Task statement = For each entry below, output it exactly as it stands.

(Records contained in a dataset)
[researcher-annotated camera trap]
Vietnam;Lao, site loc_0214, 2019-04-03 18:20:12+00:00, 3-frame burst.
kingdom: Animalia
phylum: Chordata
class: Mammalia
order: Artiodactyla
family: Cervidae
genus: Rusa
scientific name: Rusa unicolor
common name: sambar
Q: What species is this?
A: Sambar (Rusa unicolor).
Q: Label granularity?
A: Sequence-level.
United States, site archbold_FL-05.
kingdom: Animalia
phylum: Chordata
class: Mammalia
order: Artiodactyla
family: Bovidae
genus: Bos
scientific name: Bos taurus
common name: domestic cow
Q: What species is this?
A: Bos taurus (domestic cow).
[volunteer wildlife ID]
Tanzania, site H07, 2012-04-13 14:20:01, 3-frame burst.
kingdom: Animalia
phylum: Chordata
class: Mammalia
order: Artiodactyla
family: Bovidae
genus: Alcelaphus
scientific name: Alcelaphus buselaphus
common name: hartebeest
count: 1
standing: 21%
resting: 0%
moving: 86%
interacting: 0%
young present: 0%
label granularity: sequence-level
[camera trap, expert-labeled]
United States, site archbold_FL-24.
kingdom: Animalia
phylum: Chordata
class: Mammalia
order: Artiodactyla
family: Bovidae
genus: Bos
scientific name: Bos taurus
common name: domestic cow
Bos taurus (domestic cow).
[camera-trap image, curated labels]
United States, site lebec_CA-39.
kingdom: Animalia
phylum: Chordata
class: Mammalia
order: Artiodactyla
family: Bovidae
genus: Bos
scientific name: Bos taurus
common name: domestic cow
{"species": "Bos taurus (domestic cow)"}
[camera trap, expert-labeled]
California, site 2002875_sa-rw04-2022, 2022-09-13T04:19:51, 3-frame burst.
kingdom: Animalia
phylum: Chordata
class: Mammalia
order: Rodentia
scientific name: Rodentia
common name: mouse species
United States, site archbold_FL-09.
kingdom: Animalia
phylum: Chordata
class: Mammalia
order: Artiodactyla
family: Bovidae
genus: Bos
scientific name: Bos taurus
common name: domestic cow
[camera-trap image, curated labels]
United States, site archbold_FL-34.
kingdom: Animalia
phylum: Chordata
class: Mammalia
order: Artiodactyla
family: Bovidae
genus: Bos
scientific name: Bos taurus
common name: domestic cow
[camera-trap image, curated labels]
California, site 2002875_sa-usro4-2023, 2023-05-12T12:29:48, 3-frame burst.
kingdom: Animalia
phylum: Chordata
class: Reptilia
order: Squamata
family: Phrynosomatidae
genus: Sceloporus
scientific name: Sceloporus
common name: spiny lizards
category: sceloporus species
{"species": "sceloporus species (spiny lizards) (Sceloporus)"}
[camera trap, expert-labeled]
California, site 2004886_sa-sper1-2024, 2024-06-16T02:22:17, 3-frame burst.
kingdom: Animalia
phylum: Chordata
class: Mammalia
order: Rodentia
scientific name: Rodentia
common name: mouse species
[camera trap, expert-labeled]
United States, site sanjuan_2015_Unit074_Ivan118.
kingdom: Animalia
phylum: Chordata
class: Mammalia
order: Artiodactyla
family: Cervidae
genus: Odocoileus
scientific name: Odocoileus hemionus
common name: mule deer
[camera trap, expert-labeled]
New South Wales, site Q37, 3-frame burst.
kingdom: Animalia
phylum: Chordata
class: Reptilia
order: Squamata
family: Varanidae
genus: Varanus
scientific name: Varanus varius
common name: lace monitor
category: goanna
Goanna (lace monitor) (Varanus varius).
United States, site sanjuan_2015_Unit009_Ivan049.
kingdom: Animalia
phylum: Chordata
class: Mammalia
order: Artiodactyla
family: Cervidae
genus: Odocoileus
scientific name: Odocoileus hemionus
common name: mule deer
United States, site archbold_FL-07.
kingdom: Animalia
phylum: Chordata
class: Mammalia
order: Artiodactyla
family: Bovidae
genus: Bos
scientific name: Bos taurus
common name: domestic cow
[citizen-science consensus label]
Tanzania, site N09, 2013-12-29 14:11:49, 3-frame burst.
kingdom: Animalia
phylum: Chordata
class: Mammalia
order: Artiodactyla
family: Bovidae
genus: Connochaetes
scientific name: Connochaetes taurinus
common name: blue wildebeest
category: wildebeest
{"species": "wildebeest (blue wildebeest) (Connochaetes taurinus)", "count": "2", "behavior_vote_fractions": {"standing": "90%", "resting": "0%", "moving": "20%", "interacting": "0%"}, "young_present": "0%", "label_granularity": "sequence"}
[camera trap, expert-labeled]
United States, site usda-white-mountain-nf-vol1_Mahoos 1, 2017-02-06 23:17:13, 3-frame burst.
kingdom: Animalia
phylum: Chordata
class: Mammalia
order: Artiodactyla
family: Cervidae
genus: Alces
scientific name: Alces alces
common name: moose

Exercise result =
[researcher-annotated camera trap]
Vietnam;Lao, site loc_0214, 2019-04-03 18:20:12+00:00, 3-frame burst.
kingdom: Animalia
phylum: Chordata
class: Mammalia
order: Artiodactyla
family: Cervidae
genus: Rusa
scientific name: Rusa unicolor
common name: sambar
Q: What species is this?
A: Sambar (Rusa unicolor).
Q: Label granularity?
A: Sequence-level.
United States, site archbold_FL-05.
kingdom: Animalia
phylum: Chordata
class: Mammalia
order: Artiodactyla
family: Bovidae
genus: Bos
scientific name: Bos taurus
common name: domestic cow
Q: What species is this?
A: Bos taurus (domestic cow).
[volunteer wildlife ID]
Tanzania, site H07, 2012-04-13 14:20:01, 3-frame burst.
kingdom: Animalia
phylum: Chordata
class: Mammalia
order: Artiodactyla
family: Bovidae
genus: Alcelaphus
scientific name: Alcelaphus buselaphus
common name: hartebeest
count: 1
standing: 21%
resting: 0%
moving: 86%
interacting: 0%
young present: 0%
label granularity: sequence-level
[camera trap, expert-labeled]
United States, site archbold_FL-24.
kingdom: Animalia
phylum: Chordata
class: Mammalia
order: Artiodactyla
family: Bovidae
genus: Bos
scientific name: Bos taurus
common name: domestic cow
Bos taurus (domestic cow).
[camera-trap image, curated labels]
United States, site lebec_CA-39.
kingdom: Animalia
phylum: Chordata
class: Mammalia
order: Artiodactyla
family: Bovidae
genus: Bos
scientific name: Bos taurus
common name: domestic cow
{"species": "Bos taurus (domestic cow)"}
[camera trap, expert-labeled]
California, site 2002875_sa-rw04-2022, 2022-09-13T04:19:51, 3-frame burst.
kingdom: Animalia
phylum: Chordata
class: Mammalia
order: Rodentia
scientific name: Rodentia
common name: mouse species
United States, site archbold_FL-09.
kingdom: Animalia
phylum: Chordata
class: Mammalia
order: Artiodactyla
family: Bovidae
genus: Bos
scientific name: Bos taurus
common name: domestic cow
[camera-trap image, curated labels]
United States, site archbold_FL-34.
kingdom: Animalia
phylum: Chordata
class: Mammalia
order: Artiodactyla
family: Bovidae
genus: Bos
scientific name: Bos taurus
common name: domestic cow
[camera-trap image, curated labels]
California, site 2002875_sa-usro4-2023, 2023-05-12T12:29:48, 3-frame burst.
kingdom: Animalia
phylum: Chordata
class: Reptilia
order: Squamata
family: Phrynosomatidae
genus: Sceloporus
scientific name: Sceloporus
common name: spiny lizards
category: sceloporus species
{"species": "sceloporus species (spiny lizards) (Sceloporus)"}
[camera trap, expert-labeled]
California, site 2004886_sa-sper1-2024, 2024-06-16T02:22:17, 3-frame burst.
kingdom: Animalia
phylum: Chordata
class: Mammalia
order: Rodentia
scientific name: Rodentia
common name: mouse species
[camera trap, expert-labeled]
United States, site sanjuan_2015_Unit074_Ivan118.
kingdom: Animalia
phylum: Chordata
class: Mammalia
order: Artiodactyla
family: Cervidae
genus: Odocoileus
scientific name: Odocoileus hemionus
common name: mule deer
[camera trap, expert-labeled]
New South Wales, site Q37, 3-frame burst.
kingdom: Animalia
phylum: Chordata
class: Reptilia
order: Squamata
family: Varanidae
genus: Varanus
scientific name: Varanus varius
common name: lace monitor
category: goanna
Goanna (lace monitor) (Varanus varius).
United States, site sanjuan_2015_Unit009_Ivan049.
kingdom: Animalia
phylum: Chordata
class: Mammalia
order: Artiodactyla
family: Cervidae
genus: Odocoileus
scientific name: Odocoileus hemionus
common name: mule deer
United States, site archbold_FL-07.
kingdom: Animalia
phylum: Chordata
class: Mammalia
order: Artiodactyla
family: Bovidae
genus: Bos
scientific name: Bos taurus
common name: domestic cow
[citizen-science consensus label]
Tanzania, site N09, 2013-12-29 14:11:49, 3-frame burst.
kingdom: Animalia
phylum: Chordata
class: Mammalia
order: Artiodactyla
family: Bovidae
genus: Connochaetes
scientific name: Connochaetes taurinus
common name: blue wildebeest
category: wildebeest
{"species": "wildebeest (blue wildebeest) (Connochaetes taurinus)", "count": "2", "behavior_vote_fractions": {"standing": "90%", "resting": "0%", "moving": "20%", "interacting": "0%"}, "young_present": "0%", "label_granularity": "sequence"}
[camera trap, expert-labeled]
United States, site usda-white-mountain-nf-vol1_Mahoos 1, 2017-02-06 23:17:13, 3-frame burst.
kingdom: Animalia
phylum: Chordata
class: Mammalia
order: Artiodactyla
family: Cervidae
genus: Alces
scientific name: Alces alces
common name: moose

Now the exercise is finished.